What needs to be done: Return all of the lines below word for word, with nothing altered or left out.

Part of a data file

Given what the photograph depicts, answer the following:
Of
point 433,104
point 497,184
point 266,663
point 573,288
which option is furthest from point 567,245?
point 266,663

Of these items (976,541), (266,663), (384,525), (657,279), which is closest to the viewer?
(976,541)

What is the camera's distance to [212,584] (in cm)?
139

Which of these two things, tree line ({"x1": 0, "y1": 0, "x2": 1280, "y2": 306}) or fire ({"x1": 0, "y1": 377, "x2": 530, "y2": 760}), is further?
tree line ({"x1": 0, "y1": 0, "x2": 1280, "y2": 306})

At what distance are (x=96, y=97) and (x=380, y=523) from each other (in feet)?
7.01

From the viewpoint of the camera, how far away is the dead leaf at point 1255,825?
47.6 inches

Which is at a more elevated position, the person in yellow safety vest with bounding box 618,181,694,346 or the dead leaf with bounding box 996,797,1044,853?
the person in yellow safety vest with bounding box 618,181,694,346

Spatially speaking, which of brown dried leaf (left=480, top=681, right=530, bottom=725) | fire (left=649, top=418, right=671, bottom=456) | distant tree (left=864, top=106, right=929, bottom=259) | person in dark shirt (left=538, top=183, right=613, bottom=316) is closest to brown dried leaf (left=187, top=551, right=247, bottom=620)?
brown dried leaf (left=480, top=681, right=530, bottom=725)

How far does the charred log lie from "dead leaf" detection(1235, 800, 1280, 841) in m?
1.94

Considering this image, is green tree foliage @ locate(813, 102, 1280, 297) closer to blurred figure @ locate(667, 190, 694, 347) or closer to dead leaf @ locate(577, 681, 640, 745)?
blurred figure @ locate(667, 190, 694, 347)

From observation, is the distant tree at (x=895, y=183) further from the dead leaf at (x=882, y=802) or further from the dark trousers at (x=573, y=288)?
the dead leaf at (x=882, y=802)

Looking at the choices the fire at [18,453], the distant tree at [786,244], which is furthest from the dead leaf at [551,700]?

Answer to the task:
Given what the photograph depicts, answer the following:
Of
point 433,104
point 497,184
point 266,663
point 573,288
which option is furthest from point 567,245?
point 266,663

Of these items (976,541), (266,663), (384,525), (657,279), which is closest to the viewer?
(976,541)

What is the camera's distance to [212,584] (in cm)?
139

Which of these two things, tree line ({"x1": 0, "y1": 0, "x2": 1280, "y2": 306}) or fire ({"x1": 0, "y1": 377, "x2": 530, "y2": 760}), is further?
tree line ({"x1": 0, "y1": 0, "x2": 1280, "y2": 306})

At what distance are (x=96, y=97) and (x=380, y=523) from each other (in feet)?
7.01

From the viewpoint of the camera, how far away is the dead leaf at point 1255,825?
47.6 inches

Which is at a more elevated position, the person in yellow safety vest with bounding box 618,181,694,346 or the dead leaf with bounding box 996,797,1044,853?
the person in yellow safety vest with bounding box 618,181,694,346

Spatially speaking, which of brown dried leaf (left=480, top=681, right=530, bottom=725) | fire (left=649, top=418, right=671, bottom=456) | distant tree (left=864, top=106, right=929, bottom=259) | person in dark shirt (left=538, top=183, right=613, bottom=316) is closest to brown dried leaf (left=187, top=551, right=247, bottom=620)?
brown dried leaf (left=480, top=681, right=530, bottom=725)

How far does the charred log lie from "dead leaf" detection(1235, 800, 1280, 841) in m?
1.94

Considering this image, is green tree foliage @ locate(813, 102, 1280, 297) closer to blurred figure @ locate(667, 190, 694, 347) or closer to dead leaf @ locate(577, 681, 640, 745)?
blurred figure @ locate(667, 190, 694, 347)

From observation, is the distant tree at (x=895, y=183) further from the dead leaf at (x=882, y=802) or further from the dark trousers at (x=573, y=288)?
the dead leaf at (x=882, y=802)

Looking at the choices the fire at [18,453], the distant tree at [786,244], which is furthest from the dead leaf at [551,700]?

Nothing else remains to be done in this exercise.